-- 原文摘录 --
* * * * * * * * *

**
maven pom依赖配置
<dependency>
<groupId>org.apache.spark</groupId>
<artifactId>spark-sql_2.11</artifactId>
<version>2.1.0</version>
</dependency>
<dependency>
<groupId>org.apache.spark</groupId>
<artifactId>spark-core_2.11</artifactId>
<version>2.1.0</version>
</dependency>
**
一、基本数据源支持
package com.spark.test.Structured
import org.apache.log4j.{Level, Logger}
import org.apache.spark.sql.SparkSession
import org.apache.spark.sql.streaming.Trigger
/**
* Created by Administrator on 2019/5/24.
*/
object wordCount {
def main(args: Array[String]) {
Logger.getLogger("org.apache.spark").setLevel(Level.ERROR)
val spark=SparkSession
.builder()
.master("local")
.appName("ss")
.getOrCreate()
import spark.implicits._
//lines(是一个DataFrame)代表一个包含流文本数据的无边界的表,
// 表只包含一个字段"value",流数据中的每一行就是该表的一条记录。
val lines = spark.readStream
.format("socket")
.option("host", "172.16.28.224")
.option("port", 19999)
.load()
// Split the lines into words
//需要使用as方法将DataFrame转换成DataSet,才能使用flatMap转换操作
val words = lines.as[String].flatMap(_.split(" "))
val cons=new consoleSink()
// Generate running word count
val query=words.writeStream.outputMode("append").format("console").start()
query.awaitTermination()
}
}
二、structred streaming自定义输出consoleSink,需要继承ForeachWriter 类重写其方法
package com.spark.test.Structured
import org.apache.spark.sql.ForeachWriter
/**
* Created by Administrator on 2019/5/24.
*/
class consoleSink extends ForeachWriter[String]{
def open(partitionId: Long, version: Long): Boolean = {
true
}
def process(value: String): Unit = {
println(value)
}
def close(errorOrNull: Throwable): Unit = {
}
}
**二、自定义jdbc sink,需要继承ForeachWriter 类重写其方法
import java.sql._
import org.apache.spark.sql.ForeachWriter
/**
* Created by Administrator on 2019/5/24.
*/
class JDBCSink(url:String,user:String,password:String,table:String) extends ForeachWriter[(String,Int)]{
val driver="com.mysql.jdbc.Driver"
var conn:Connection=_
var stat:Statement=_
def open(partitionId: Long, version: Long): Boolean = {
Class.forName(driver)
conn=DriverManager.getConnection(url,user,password)
stat=conn.createStatement()
true
}
def process(value: (String,Int)): Unit = {
stat.executeUpdate("INSERT INTO "+table+" VALUES("+value._1+","+value._2+")")
}
def close(errorOrNull: Throwable): Unit = {
conn.close()
}
}
三、demo演示
import org.apache.log4j.{Level, Logger}
import org.apache.spark.sql.SparkSession
import org.apache.spark.sql.streaming.Trigger
/**
* Created by Administrator on 2019/5/24.
*/
object wordCount {
def main(args: Array[String]) {
Logger.getLogger("org.apache.spark").setLevel(Level.ERROR)
val spark=SparkSession
.builder()
.master("local")
.appName("ss")
.getOrCreate()
import spark.implicits._
//lines(是一个DataFrame)代表一个包含流文本数据的无边界的表,
// 表只包含一个字段"value",流数据中的每一行就是该表的一条记录。
val lines = spark.readStream
.format("socket")
.option("host", "172.16.28.224")
.option("port", 19999)
.load()
// Split the lines into words
//需要使用as方法将DataFrame转换成DataSet,才能使用flatMap转换操作
val words = lines.as[String].flatMap(_.split(" "))
//JDBC sink
val write=new JDBCSink("url","user","pass","table")
//console sink
val cons=new consoleSink()
// Generate running word count
val query = words.writeStream.outputMode("append").foreach(cons).start()
query.awaitTermination()
}
}

* * * * * * * * *

-- 任务内容 --
1. 原文中，JDBCSink 类使用的数据库驱动类名是什么？
2. 判断下列说法是否与原文一致，逐条回答“是”或“否”，并引用原文中起决定作用的文字：(a) socket 数据源连接的端口是 19999；(b) consoleSink 继承的是 ForeachWriter[(String,Int)]；(c) JDBCSink 在 close 方法中关闭数据库连接。
3. 将原文从“conn=DriverManager.getConnection(url,user,password)”到“conn.close()”的这一段原样照录。

* * * * * * * * *

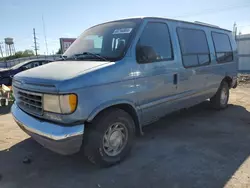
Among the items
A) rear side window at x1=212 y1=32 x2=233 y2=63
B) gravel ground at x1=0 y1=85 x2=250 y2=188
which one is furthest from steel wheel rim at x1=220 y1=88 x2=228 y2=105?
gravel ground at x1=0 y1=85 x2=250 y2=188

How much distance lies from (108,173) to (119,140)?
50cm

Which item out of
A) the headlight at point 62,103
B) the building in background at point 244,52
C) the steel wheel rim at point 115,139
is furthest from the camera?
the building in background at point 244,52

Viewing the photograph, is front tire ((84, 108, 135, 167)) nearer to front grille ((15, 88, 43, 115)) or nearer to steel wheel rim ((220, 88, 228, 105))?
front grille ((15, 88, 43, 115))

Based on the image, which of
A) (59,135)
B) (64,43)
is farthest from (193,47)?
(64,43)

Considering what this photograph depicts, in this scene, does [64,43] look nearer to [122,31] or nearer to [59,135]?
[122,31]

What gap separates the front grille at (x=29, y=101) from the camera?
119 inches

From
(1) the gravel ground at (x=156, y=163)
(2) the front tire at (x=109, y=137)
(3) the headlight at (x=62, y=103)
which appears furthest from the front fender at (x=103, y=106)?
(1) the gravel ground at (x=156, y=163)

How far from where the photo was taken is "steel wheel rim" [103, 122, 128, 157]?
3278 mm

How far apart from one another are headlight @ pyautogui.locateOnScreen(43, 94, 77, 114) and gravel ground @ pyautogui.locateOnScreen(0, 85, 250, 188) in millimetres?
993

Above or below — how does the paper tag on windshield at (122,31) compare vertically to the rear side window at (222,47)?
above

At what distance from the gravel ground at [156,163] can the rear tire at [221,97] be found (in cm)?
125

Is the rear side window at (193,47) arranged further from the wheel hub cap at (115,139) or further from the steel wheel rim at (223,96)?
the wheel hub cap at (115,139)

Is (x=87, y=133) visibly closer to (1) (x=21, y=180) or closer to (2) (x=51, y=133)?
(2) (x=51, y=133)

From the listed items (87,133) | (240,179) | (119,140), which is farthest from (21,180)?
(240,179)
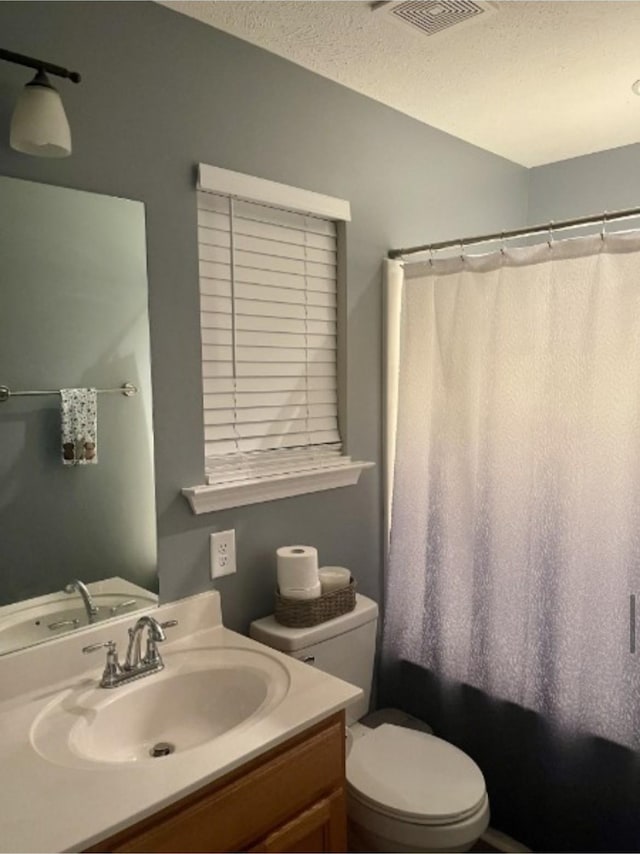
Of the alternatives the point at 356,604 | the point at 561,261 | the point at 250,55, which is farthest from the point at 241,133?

* * * * * * * * *

-- 逐项解答 --
1. com.mysql.jdbc.Driver

2.
(a) 是：`.option("port", 19999)`
(b) 否：`class consoleSink extends ForeachWriter[String]{`
(c) 是：`conn.close()`

3.
conn=DriverManager.getConnection(url,user,password)
stat=conn.createStatement()
true
}
def process(value: (String,Int)): Unit = {
stat.executeUpdate("INSERT INTO "+table+" VALUES("+value._1+","+value._2+")")
}
def close(errorOrNull: Throwable): Unit = {
conn.close()